O mundo está passando por uma pandemia de repercussões históricas, ocasionada pela doença Covid-19, transmitida pelo agente conhecido como novo coronavírus. A doença afeta diretamente a saúde pública global devido ao seu alto nível de contágio, por esse motivo, governos do mundo todo estão adotando medidas de isolamento social que envolvem o fechamento mandatório de estabelecimentos comerciais que comercializam bens não essenciais, de modo a evitar aglomerações de pessoas, as quais contribuem para a disseminação do novo coronavírus.
Desse modo, essas medidas de isolamento social afetam, incidentalmente, a economia mundial, que nesse viés, pode impedir ou dificultar o cumprimento de obrigações outrora assumidas entre os indivíduos.
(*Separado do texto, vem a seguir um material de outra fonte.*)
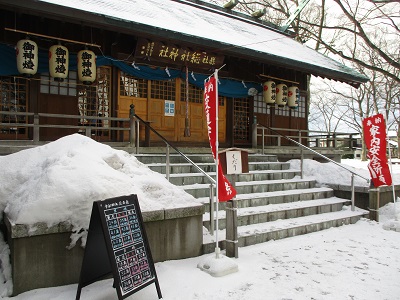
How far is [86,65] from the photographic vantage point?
8.71 m

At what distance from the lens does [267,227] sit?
669 cm

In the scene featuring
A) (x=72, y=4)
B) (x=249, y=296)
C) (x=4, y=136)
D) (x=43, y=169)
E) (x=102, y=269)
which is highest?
(x=72, y=4)

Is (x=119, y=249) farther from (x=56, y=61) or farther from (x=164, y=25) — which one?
(x=164, y=25)

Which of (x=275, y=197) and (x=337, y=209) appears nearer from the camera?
(x=275, y=197)

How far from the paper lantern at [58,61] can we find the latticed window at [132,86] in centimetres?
225

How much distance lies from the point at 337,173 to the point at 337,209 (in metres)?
1.73

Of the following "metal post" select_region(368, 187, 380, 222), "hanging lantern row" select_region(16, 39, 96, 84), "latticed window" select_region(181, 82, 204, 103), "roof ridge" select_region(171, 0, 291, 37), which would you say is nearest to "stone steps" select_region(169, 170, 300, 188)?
"metal post" select_region(368, 187, 380, 222)

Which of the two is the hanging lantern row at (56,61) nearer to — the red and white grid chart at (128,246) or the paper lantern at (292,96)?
the red and white grid chart at (128,246)

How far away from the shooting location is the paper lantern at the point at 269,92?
1291cm

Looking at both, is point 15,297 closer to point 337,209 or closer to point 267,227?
point 267,227

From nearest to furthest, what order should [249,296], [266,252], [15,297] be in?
[15,297], [249,296], [266,252]

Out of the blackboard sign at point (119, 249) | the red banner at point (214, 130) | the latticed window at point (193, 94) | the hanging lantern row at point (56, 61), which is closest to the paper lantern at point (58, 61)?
the hanging lantern row at point (56, 61)

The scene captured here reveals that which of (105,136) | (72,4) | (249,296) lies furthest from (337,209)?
(72,4)

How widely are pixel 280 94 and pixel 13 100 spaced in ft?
31.6
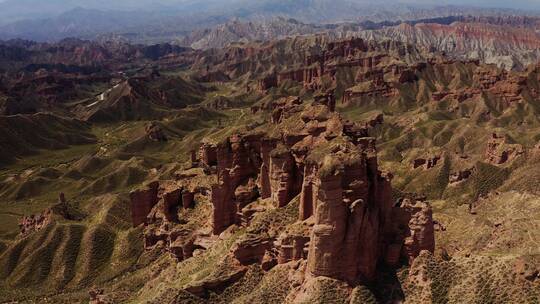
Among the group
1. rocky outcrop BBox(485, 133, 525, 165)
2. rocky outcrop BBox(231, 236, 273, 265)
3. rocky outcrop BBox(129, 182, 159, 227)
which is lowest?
rocky outcrop BBox(485, 133, 525, 165)

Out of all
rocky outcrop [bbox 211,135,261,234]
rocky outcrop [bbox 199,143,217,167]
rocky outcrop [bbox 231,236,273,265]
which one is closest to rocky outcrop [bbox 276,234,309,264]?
rocky outcrop [bbox 231,236,273,265]

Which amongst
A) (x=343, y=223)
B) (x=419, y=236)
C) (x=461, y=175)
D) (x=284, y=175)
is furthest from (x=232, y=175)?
(x=461, y=175)

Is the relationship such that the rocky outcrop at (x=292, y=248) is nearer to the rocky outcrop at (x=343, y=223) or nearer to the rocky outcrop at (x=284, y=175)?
the rocky outcrop at (x=343, y=223)

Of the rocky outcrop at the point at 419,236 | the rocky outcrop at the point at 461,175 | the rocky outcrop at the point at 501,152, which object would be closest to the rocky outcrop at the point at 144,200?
the rocky outcrop at the point at 419,236

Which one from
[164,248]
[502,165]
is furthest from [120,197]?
[502,165]

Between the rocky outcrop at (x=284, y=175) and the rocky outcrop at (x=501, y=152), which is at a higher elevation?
the rocky outcrop at (x=284, y=175)

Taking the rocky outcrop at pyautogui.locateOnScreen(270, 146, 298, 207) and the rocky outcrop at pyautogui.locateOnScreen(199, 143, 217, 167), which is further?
the rocky outcrop at pyautogui.locateOnScreen(199, 143, 217, 167)

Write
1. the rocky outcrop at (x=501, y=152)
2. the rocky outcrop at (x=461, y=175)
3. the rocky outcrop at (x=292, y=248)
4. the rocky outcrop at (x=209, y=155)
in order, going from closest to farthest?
1. the rocky outcrop at (x=292, y=248)
2. the rocky outcrop at (x=209, y=155)
3. the rocky outcrop at (x=501, y=152)
4. the rocky outcrop at (x=461, y=175)

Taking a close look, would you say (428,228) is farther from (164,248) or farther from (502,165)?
(502,165)

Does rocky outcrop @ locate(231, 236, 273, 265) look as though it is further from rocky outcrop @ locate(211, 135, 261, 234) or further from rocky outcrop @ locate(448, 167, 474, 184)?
rocky outcrop @ locate(448, 167, 474, 184)

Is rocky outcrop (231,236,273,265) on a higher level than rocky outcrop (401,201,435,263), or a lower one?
lower

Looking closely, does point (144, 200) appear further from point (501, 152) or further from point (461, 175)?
point (501, 152)
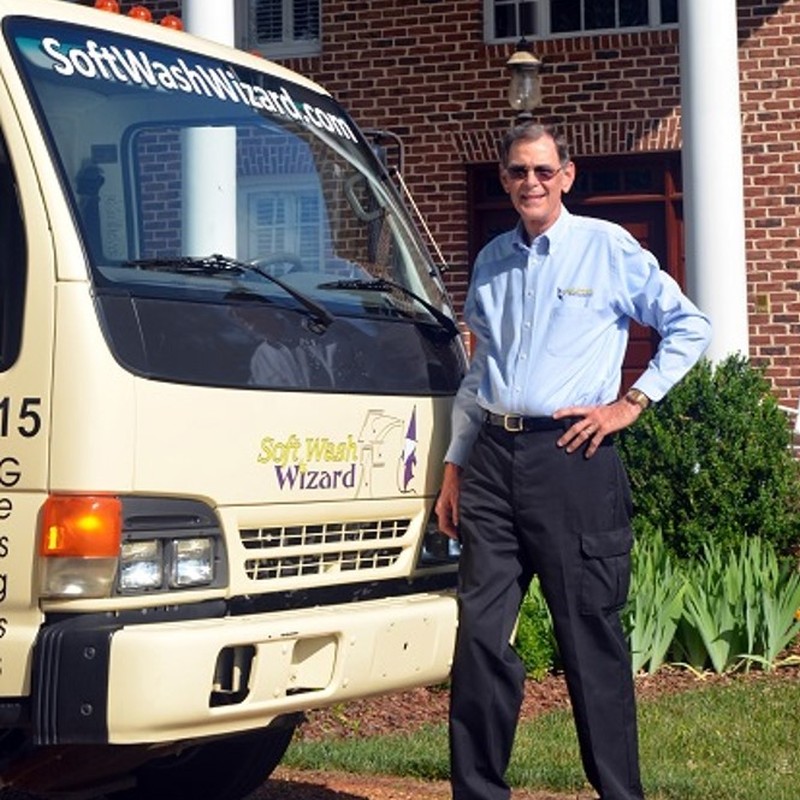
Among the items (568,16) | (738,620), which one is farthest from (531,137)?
(568,16)

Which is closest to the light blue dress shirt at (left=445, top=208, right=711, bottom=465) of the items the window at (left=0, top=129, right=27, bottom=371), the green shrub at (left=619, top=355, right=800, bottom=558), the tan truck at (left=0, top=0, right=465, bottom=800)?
the tan truck at (left=0, top=0, right=465, bottom=800)

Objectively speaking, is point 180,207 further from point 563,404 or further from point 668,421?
point 668,421

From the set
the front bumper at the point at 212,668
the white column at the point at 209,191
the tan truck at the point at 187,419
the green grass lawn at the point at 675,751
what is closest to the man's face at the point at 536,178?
the tan truck at the point at 187,419

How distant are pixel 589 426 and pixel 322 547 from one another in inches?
32.9

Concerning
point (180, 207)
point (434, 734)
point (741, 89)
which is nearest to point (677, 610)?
point (434, 734)

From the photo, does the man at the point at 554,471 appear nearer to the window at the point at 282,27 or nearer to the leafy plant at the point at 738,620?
the leafy plant at the point at 738,620

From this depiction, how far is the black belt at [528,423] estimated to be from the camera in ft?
19.8

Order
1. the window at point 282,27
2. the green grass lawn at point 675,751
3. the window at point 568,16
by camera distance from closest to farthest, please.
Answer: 1. the green grass lawn at point 675,751
2. the window at point 568,16
3. the window at point 282,27

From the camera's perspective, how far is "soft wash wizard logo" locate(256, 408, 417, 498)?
571 cm

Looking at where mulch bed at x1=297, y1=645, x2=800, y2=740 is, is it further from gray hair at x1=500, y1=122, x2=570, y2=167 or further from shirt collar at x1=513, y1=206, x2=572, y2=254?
gray hair at x1=500, y1=122, x2=570, y2=167

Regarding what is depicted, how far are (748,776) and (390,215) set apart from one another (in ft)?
7.51

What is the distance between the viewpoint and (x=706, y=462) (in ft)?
36.8

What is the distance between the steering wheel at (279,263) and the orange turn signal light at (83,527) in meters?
1.16

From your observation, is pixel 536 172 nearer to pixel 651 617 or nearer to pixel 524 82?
pixel 651 617
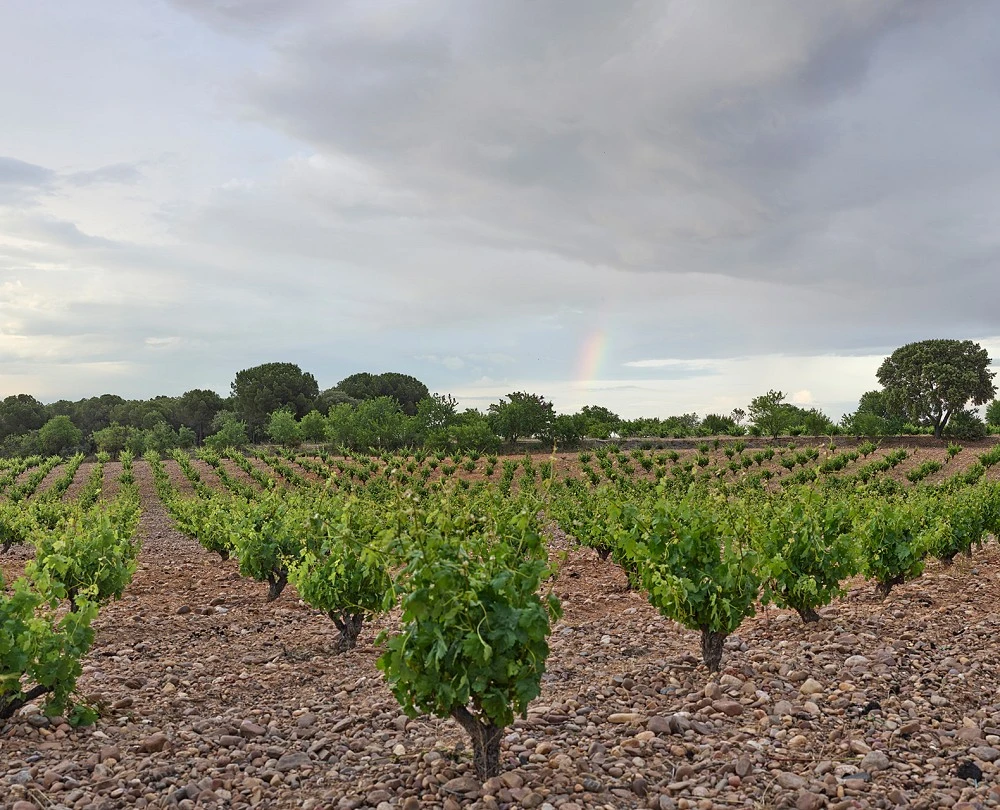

Com a queda na demanda e manutenção das despesas fixas mantidas com funcionários, aluguel e financiamentos, empresários, comerciantes e autônomos têm percebido o impacto financeiro das consequências trazidas pelo novo coronavírus às suas relações comerciais e, principalmente, os impactos exsurgidos nas relações contratuais firmadas antes do advento da pandemia.
Diante desse cenário, como a Teoria da Onerosidade Excessiva pode nos orientar para a solução dos conflitos surgidos, de modo a buscar restabelecer o equilíbrio econômico-financeiro tido no momento da assinatura do contrato ou, em último caso, permitir a extinção contratual?
Primeiramente, precisamos entender o significado de pandemia, que, de acordo com a Organização Mundial da Saúde (OMS), é a disseminação mundial de uma nova doença, ou seja, é a enfermidade que se espalhou por diferentes continentes com a transmissão sustentada de pessoa para pessoa.
Nessa conjuntura, e compreendendo a extensão do conflito, é notório que as relações contratuais serão, em alguma medida, atingidas por tal evento imprevisível, visto que as partes não conseguiriam prever, no momento da celebração dos contratos, o surgimento de tal fato imprevisível e suas consequências. Diante disso, é possível que o cumprimento de uma obrigação contratual se torne profundamente oneroso para uma das partes, mas não necessariamente, nesse contexto, a parte poderá fazer uso da Teoria da Onerosidade Excessiva.
A Teoria da Onerosidade Excessiva, prevista nos artigos 478, 479 e 480 do Código Civil, demanda três requisitos para a sua aplicação, quais sejam, que ocorra um fato superveniente às partes, o qual cause, ao mesmo tempo, onerosidade excessiva a uma parte e extrema vantagem para outra parte. Uma vez preenchidos tais requisitos, será possibilitado à parte prejudicada requerer a revisão contratual ou, em última medida, caso não seja possível modificar equitativamente as condições do contrato para restabelecer o seu equilíbrio econômico-financeiro, poderá ser operada a extinção do respectivo contrato.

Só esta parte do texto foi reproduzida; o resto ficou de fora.